> [Excerpt]:
▼
Beenstock and Walsh ('Going through the change', 3 September) identify many problems that newly commissioned primary care groups will encounter during their formative period. But PCGs' biggest challenge will be to build themselves into effective teams.

They need to do this to use their skills, knowledge and experience efficiently. In many cases, members will be unaware of each other's strengths and weaknesses, and should make an inventory of them. Members must be aware of each other's professional guidelines, which may influence their reasons for membership and their objectives. The inventory is also necessary to enable role identification and allocation.

The group may use any model it is comfortable with, but many will naturally fall into the 'forming, storming and norming' process commonly seen during the transformation of new groups into teams.

The first stage is identifying the current state. This is essential to establish a baseline from which to progress to the third stage - the desired state. At the second stage it is important to identify waypoints to enable progress to be measured, discussed and adjusted as necessary. This three- stage process is often described as a 'Where are we now?', 'Where do we want to be?' and 'How do we get there?' process. The essence is identifying the current state, which must generate the desire to change, to achieve a perceived better state, otherwise the process will be resented and opposed. If team-building is effective, members will feel valued and hopefully experience greater control of patient processes and outcomes. It may feel at first, especially during 'storming', that the new process is inferior to the status quo, but multi-agency co-operation should ensure a smoother patient process than before, with shared responsibility for outcomes.

Patients should experience rapid, single assessment of their needs and more efficient use of assessment and treatment resources. 'Grey area' patient groups - such as long-term community care, disabled and mental health clients - should also experience better access to a wider range of services, with a louder voice to express their needs. Success in 'grey areas' will generate the need for improved cross-cultural team-working in other areas.

Team-building is vital for change, and must precede it, otherwise members may lose the opportunity to influence the desired outcome. This may cause resentment and mean that initial ventures may not be revisited for a long time.
▲
[Collected data]
▼
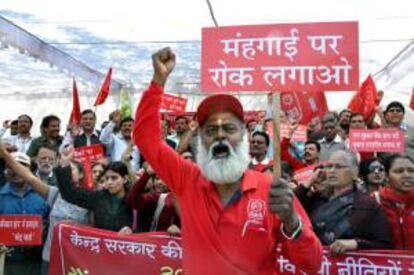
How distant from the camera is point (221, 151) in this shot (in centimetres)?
267

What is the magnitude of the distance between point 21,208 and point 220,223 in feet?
9.18

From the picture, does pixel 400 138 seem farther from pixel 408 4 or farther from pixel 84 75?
pixel 84 75

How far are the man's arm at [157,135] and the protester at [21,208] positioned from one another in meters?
2.29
▲
> [Requirement A]: List the three questions the primary care groups text uses to describe the three-stage process.
> [Requirement B]: Retype the primary care groups text from "They need to" up to and including "groups into teams.".

> [Written response A]: 'Where are we now?', 'Where do we want to be?' and 'How do we get there?'

> [Written response B]:
They need to do this to use their skills, knowledge and experience efficiently. In many cases, members will be unaware of each other's strengths and weaknesses, and should make an inventory of them. Members must be aware of each other's professional guidelines, which may influence their reasons for membership and their objectives. The inventory is also necessary to enable role identification and allocation.

The group may use any model it is comfortable with, but many will naturally fall into the 'forming, storming and norming' process commonly seen during the transformation of new groups into teams.